[正文节选]
51Nod1514 美妙的序列
需要开一个新的分类了,生成函数相关
这道题确实非常的入门
分析得知,不合法方案就是存在一个i<n使得s[1..i]是一个1..i的排列
那么设f[n]表示n的答案,可以得到f[n]=n!-∑f[i]*(n-i)! (i<n)
移项得到∑f[i]*(n-i)!=n! (i<=n)
发现可以生成函数
设F(x)=∑f[i]*x^i, G(x)=∑i!*x^i (i=1..∞)
根据上面那条式子得到F(x)*G(x)=G(x)-1
得到F(x)=1-1/G(x) 求逆就好了
当然如果不用生成函数,也可以直接用上面的式子做分治FFT,复杂度会多一个log
#pragma GCC optimize("O3")
#pragma G++ optimize("O3")
#include<stdio.h>
#include<string.h>
#include<algorithm>
#define N 280010
#define M 998244353
#define LL long long
using namespace std;
int W[N],iW[N];
inline LL pow(LL x,LL k,LL s=1){
for(;k;x=x*x%M,k>>=1) k&1?s=s*x%M:0;
return s;
}
inline void init(){
for(int j=1;j<=N;j<<=1){
W[j]=pow(3,(M-1)/j);
iW[j]=pow(W[j],M-2);
}
}
inline void NTT(int* A,int n,int g){
static int b[N];
for(int i=0,j,k,t;i<n;++i){
for(j=0,k=i,t=n-1;t;t>>=1,k>>=1)
[/正文节选]
[提供的条目]
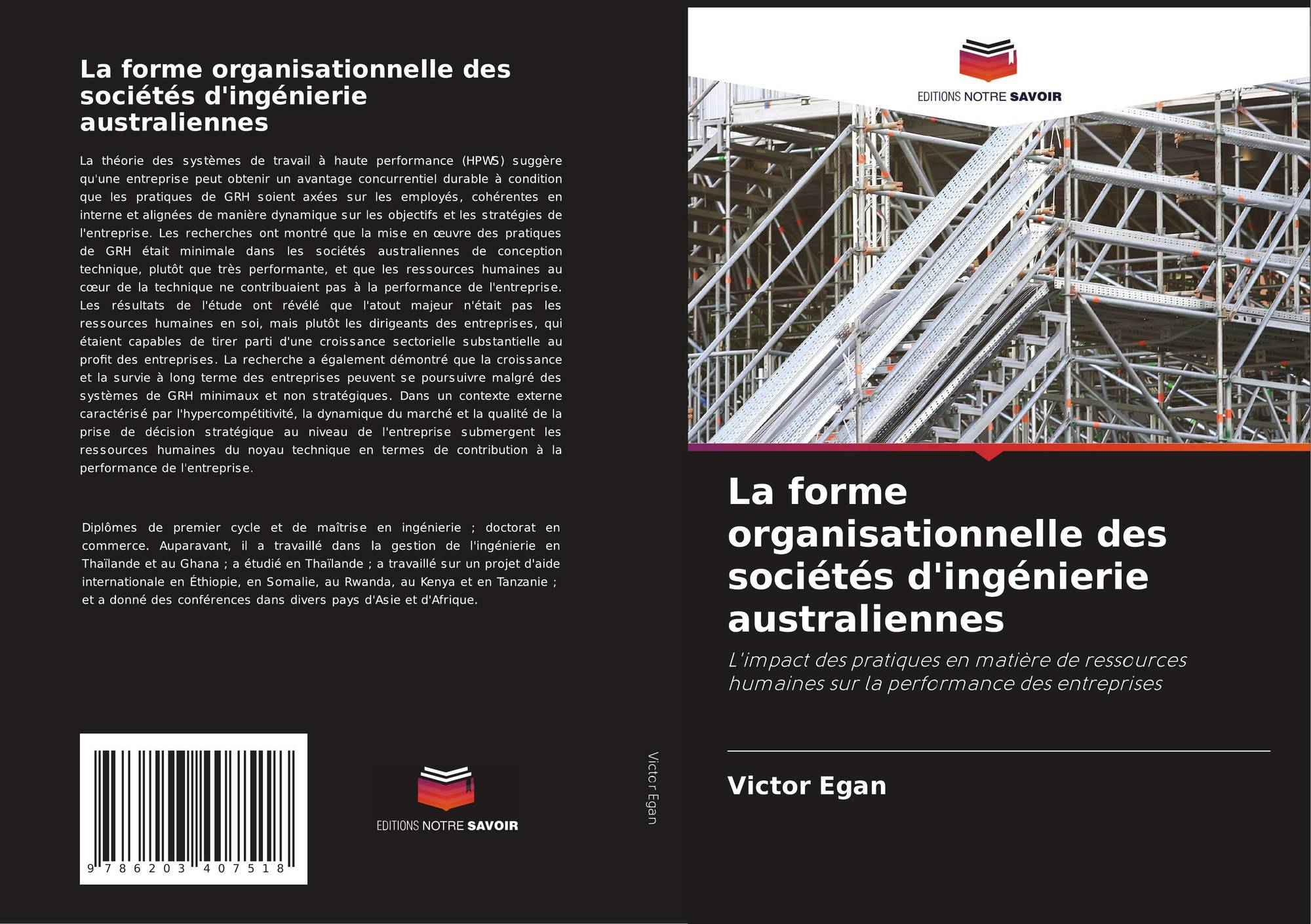 La forme organisationnelle des sociétés d'ingénierie australiennes

La théorie des systèmes de travail à haute performance (HPWS) suggère qu'une entreprise peut obtenir un avantage concurrentiel durable à condition que les pratiques de GRH soient axées sur les employés, cohérentes en interne et alignées de manière dynamique sur les objectifs et les stratégies de l'entreprise. Les recherches ont montré que la mise en œuvre des pratiques de GRH était minimale dans les sociétés australiennes de conception technique, plutôt que très performante, et que les ressources humaines au cœur de la technique ne contribuaient pas à la performance de l'entreprise. Les résultats de l'étude ont révélé que l'atout majeur n'était pas les ressources humaines en soi, mais plutôt les dirigeants des entreprises, qui étaient capables de tirer parti d'une croissance sectorielle substantielle au profit des entreprises. La recherche a également démontré que la croissance et la survie à long terme des entreprises peuvent se poursuivre malgré des systèmes de GRH minimaux et non stratégiques. Dans un contexte externe caractérisé par l'hypercompétitivité, la dynamique du marché et la qualité de la prise de décision stratégique au niveau de l'entreprise submergent les ressources humaines du noyau technique en termes de contribution à la performance de l'entreprise.

Diplômes de premier cycle et de maîtrise en ingénierie ; doctorat en commerce. Auparavant, il a travaillé dans la gestion de l'ingénierie en Thaïlande et au Ghana ; a étudié en Thaïlande ; a travaillé sur un projet d'aide internationale en Éthiopie, en Somalie, au Rwanda, au Kenya et en Tanzanie ; et a donné des conférences dans divers pays d'Asie et d'Afrique.

9 786203 407518

EDITIONS NOTRE SAVOIR

Victor Egan

EDITIONS NOTRE SAVOIR

La forme organisationnelle des sociétés d'ingénierie australiennes

L'impact des pratiques en matière de ressources humaines sur la performance des entreprises

Victor Egan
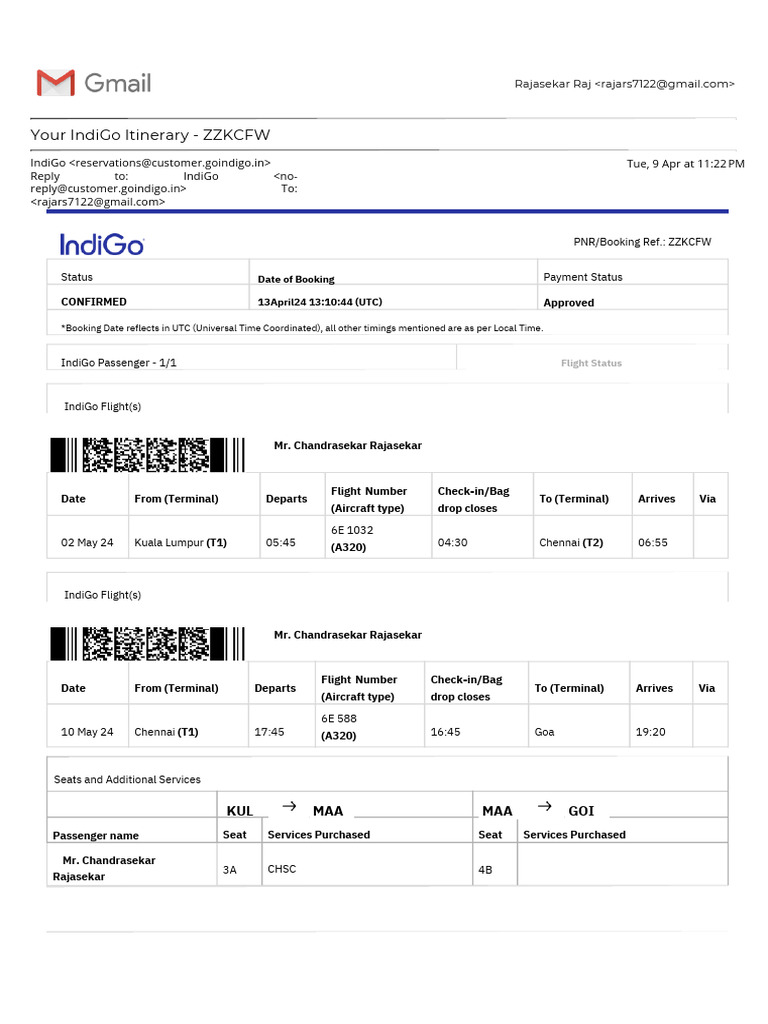 Gmail

Rajasekar Raj <rajars7122@gmail.com>

Your IndiGo Itinerary - ZZKCFW

IndiGo <reservations@customer.goindigo.in>
Reply to: IndiGo <no-reply@customer.goindigo.in> To: <rajars7122@gmail.com>

Tue, 9 Apr at 11:22 PM

IndiGo

PNR/Booking Ref.: ZZKCFW

| Status | Date of Booking | Payment Status |
|---|---|---|
| CONFIRMED | 13April24 13:10:44 (UTC) | Approved |

*Booking Date reflects in UTC (Universal Time Coordinated), all other timings mentioned are as per Local Time.

IndiGo Passenger - 1/1

Flight Status

IndiGo Flight(s)

Mr. Chandrasekar Rajasekar

| Date | From (Terminal) | Departs | Flight Number (Aircraft type) | Check-in/Bag drop closes | To (Terminal) | Arrives | Via |
|---|---|---|---|---|---|---|---|
| 02 May 24 | Kuala Lumpur (T1) | 05:45 | 6E 1032 (A320) | 04:30 | Chennai (T2) | 06:55 | |

IndiGo Flight(s)

Mr. Chandrasekar Rajasekar

| Date | From (Terminal) | Departs | Flight Number (Aircraft type) | Check-in/Bag drop closes | To (Terminal) | Arrives | Via |
|---|---|---|---|---|---|---|---|
| 10 May 24 | Chennai (T1) | 17:45 | 6E 588 (A320) | 16:45 | Goa | 19:20 | |

Seats and Additional Services

| | KUL → MAA | | MAA → GOI | |
|---|---|---|---|---|
| Passenger name | Seat | Services Purchased | Seat | Services Purchased |
| Mr. Chandrasekar Rajasekar | 3A | CHSC | 4B | |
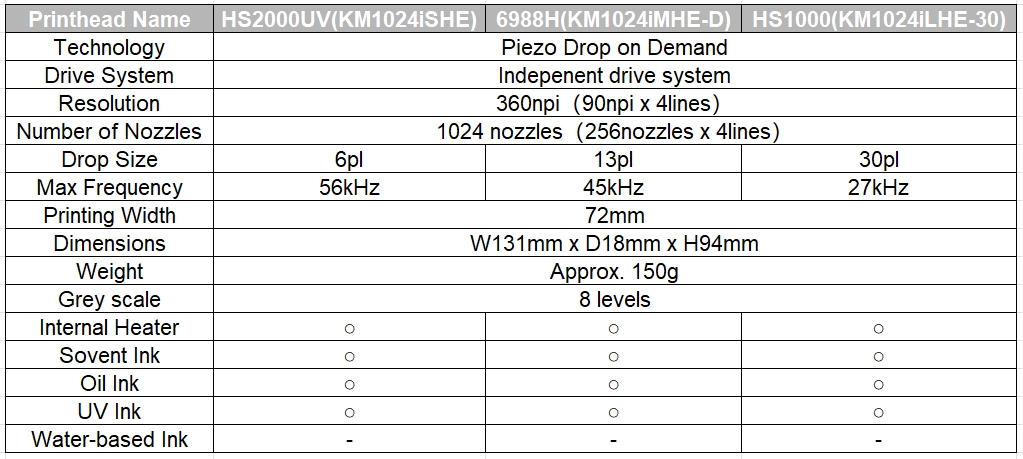 | Printhead Name | HS2000UV(KM1024iSHE) | 6988H(KM1024iMHE-D) | HS1000(KM1024iLHE-30) |
|---|---|---|---|
| Technology | Piezo Drop on Demand | | |
| Drive System | Indepenent drive system | | |
| Resolution | 360npi (90npi x 4lines) | | |
| Number of Nozzles | 1024 nozzles (256nozzles x 4lines) | | |
| Drop Size | 6pl | 13pl | 30pl |
| Max Frequency | 56kHz | 45kHz | 27kHz |
| Printing Width | 72mm | | |
| Dimensions | W131mm x D18mm x H94mm | | |
| Weight | Approx. 150g | | |
| Grey scale | 8 levels | | |
| Internal Heater | ○ | ○ | ○ |
| Sovent Ink | ○ | ○ | ○ |
| Oil Ink | ○ | ○ | ○ |
| UV Ink | ○ | ○ | ○ |
| Water-based Ink | - | - | - |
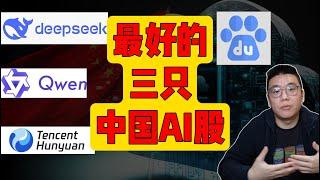 deepseek

Qwen

Tencent Hunyuan

最好的
三只
中国AI股

du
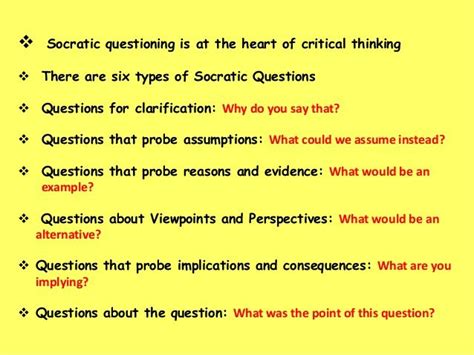 ❖ Socratic questioning is at the heart of critical thinking

❖ There are six types of Socratic Questions

❖ Questions for clarification: Why do you say that?

❖ Questions that probe assumptions: What could we assume instead?

❖ Questions that probe reasons and evidence: What would be an example?

❖ Questions about Viewpoints and Perspectives: What would be an alternative?

❖ Questions that probe implications and consequences: What are you implying?

❖ Questions about the question: What was the point of this question?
[/提供的条目]
# 题目详情:
请从51Nod1514美妙的序列这篇题解的最后一行之后接着写,补完后续部分。 这些条目是单独提供的材料,与正文无关。

# 任务输出:
j=(j<<1)|(k&1);
b[j]=A[i];
}
for(int m=2;m<=n;m<<=1){
LL w=g?W[m]:iW[m],u,v,z;
for(int i,k=m>>1,j=0;j<n;j+=m)
for(z=1,i=0;i<k;++i,z=z*w%M){
u=b[i+j]; v=z*b[i+j+k]%M;
b[i+j]=(u+v)%M; b[i+j+k]=(u-v+M)%M;
}
}
if(!g){
g=pow(n,M-2);
for(int i=0;i<n;++i) A[i]=(LL)b[i]*g%M;
} else memcpy(A,b,n<<2);
}
struct poly{
int n,a[N];
inline int len(){ return n; }
inline int& operator[] (int i){ return a[i]; }
inline void trans(int* b,int m){
n=m; memcpy(a,b,m+1<<2);
}
};
inline poly operator+ (poly a,poly b){
poly c; c.n=max(a.n,b.n);
for(int i=0;i<=c.n;++i)
c[i]=(a[i]+b[i])%M;
return c;
}
inline poly operator- (poly a,poly b){
poly c; c.n=max(a.n,b.n);
for(int i=0;i<=c.n;++i)
c[i]=(a[i]-b[i]+M)%M;
return c;
}
inline poly operator* (poly a,poly b){
poly c; c.n=a.n+b.n;
if((LL)a.n*b.n<=-1){
for(int i=0;i<=a.n;++i)
for(int j=0;j<=b.n;++j)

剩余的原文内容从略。